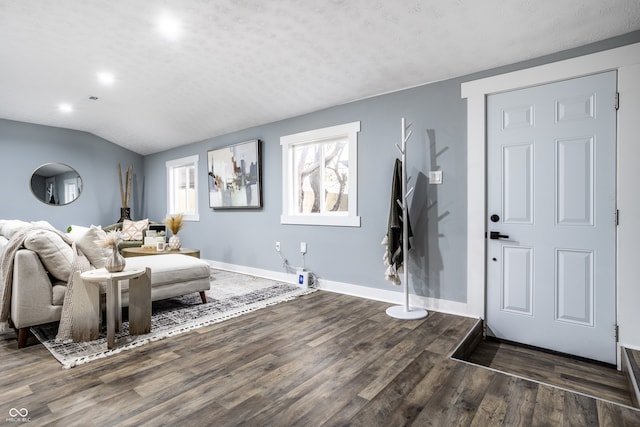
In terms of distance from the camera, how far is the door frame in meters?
2.26

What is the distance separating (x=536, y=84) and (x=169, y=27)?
3.08 meters

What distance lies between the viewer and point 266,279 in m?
4.58

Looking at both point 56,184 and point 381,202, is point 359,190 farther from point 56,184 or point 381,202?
point 56,184

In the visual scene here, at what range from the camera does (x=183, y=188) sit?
6320 mm

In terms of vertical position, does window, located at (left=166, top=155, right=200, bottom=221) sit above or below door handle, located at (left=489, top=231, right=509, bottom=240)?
above

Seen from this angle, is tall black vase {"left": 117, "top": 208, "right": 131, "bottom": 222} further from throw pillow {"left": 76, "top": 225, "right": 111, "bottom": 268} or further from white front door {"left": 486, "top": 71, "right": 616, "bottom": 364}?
white front door {"left": 486, "top": 71, "right": 616, "bottom": 364}

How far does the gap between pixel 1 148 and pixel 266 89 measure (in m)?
4.65

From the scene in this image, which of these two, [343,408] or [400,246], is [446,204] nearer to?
[400,246]

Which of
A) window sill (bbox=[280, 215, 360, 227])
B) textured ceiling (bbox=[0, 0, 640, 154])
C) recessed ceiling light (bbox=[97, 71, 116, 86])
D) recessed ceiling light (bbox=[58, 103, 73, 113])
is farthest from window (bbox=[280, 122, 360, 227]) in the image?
recessed ceiling light (bbox=[58, 103, 73, 113])

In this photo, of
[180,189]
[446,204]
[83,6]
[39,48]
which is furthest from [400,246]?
[180,189]

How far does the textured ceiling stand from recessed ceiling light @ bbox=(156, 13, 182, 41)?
6 cm

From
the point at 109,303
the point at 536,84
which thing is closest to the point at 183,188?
the point at 109,303

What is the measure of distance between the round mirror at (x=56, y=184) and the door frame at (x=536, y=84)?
21.5 feet

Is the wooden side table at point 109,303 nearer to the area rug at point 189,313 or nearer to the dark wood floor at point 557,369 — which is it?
the area rug at point 189,313
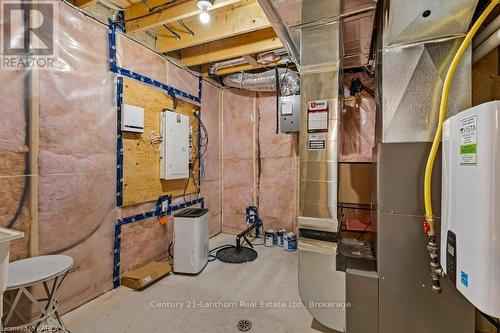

| TASK OBJECTIVE |
Copy out the listing above, substituting "doorway" for every occurrence of "door frame" and leaving everything else unchanged. Omit the pictures.

| SOLUTION TO THE PROBLEM |
In terms of distance from the camera, how far is the doorway in meters?
2.26

What is the distance separating (x=536, y=84) and (x=169, y=27)?
3.08 meters

What distance lies between the viewer and point 266,279 in m?
4.58

Looking at both point 56,184 and point 381,202, is point 359,190 farther from point 56,184 or point 381,202?
point 56,184

In the visual scene here, at what range from the camera does (x=183, y=188) sit?
6320 mm

In terms of vertical position, does window, located at (left=166, top=155, right=200, bottom=221) sit above or below door handle, located at (left=489, top=231, right=509, bottom=240)?
above

Seen from this angle, is tall black vase {"left": 117, "top": 208, "right": 131, "bottom": 222} further from throw pillow {"left": 76, "top": 225, "right": 111, "bottom": 268} or further from white front door {"left": 486, "top": 71, "right": 616, "bottom": 364}?
white front door {"left": 486, "top": 71, "right": 616, "bottom": 364}

How far does the gap between pixel 1 148 and pixel 266 89 measure (in m)?
4.65

From the scene in this image, which of these two, [343,408] or [400,246], is [446,204] nearer to?
[400,246]

Which of
A) window sill (bbox=[280, 215, 360, 227])
B) textured ceiling (bbox=[0, 0, 640, 154])
C) recessed ceiling light (bbox=[97, 71, 116, 86])
D) recessed ceiling light (bbox=[58, 103, 73, 113])
is farthest from window (bbox=[280, 122, 360, 227]) in the image?
recessed ceiling light (bbox=[58, 103, 73, 113])

In this photo, of
[180,189]
[446,204]
[83,6]
[39,48]
which is furthest from [400,246]?
[180,189]

How far does the textured ceiling stand from recessed ceiling light @ bbox=(156, 13, 182, 41)?
6 cm

From
the point at 109,303
the point at 536,84
which thing is closest to the point at 183,188?
the point at 109,303

What is the measure of distance between the round mirror at (x=56, y=184) and the doorway at (x=536, y=84)?
21.5 feet

Is the wooden side table at point 109,303 nearer to the area rug at point 189,313 or nearer to the dark wood floor at point 557,369 — which is it?
the area rug at point 189,313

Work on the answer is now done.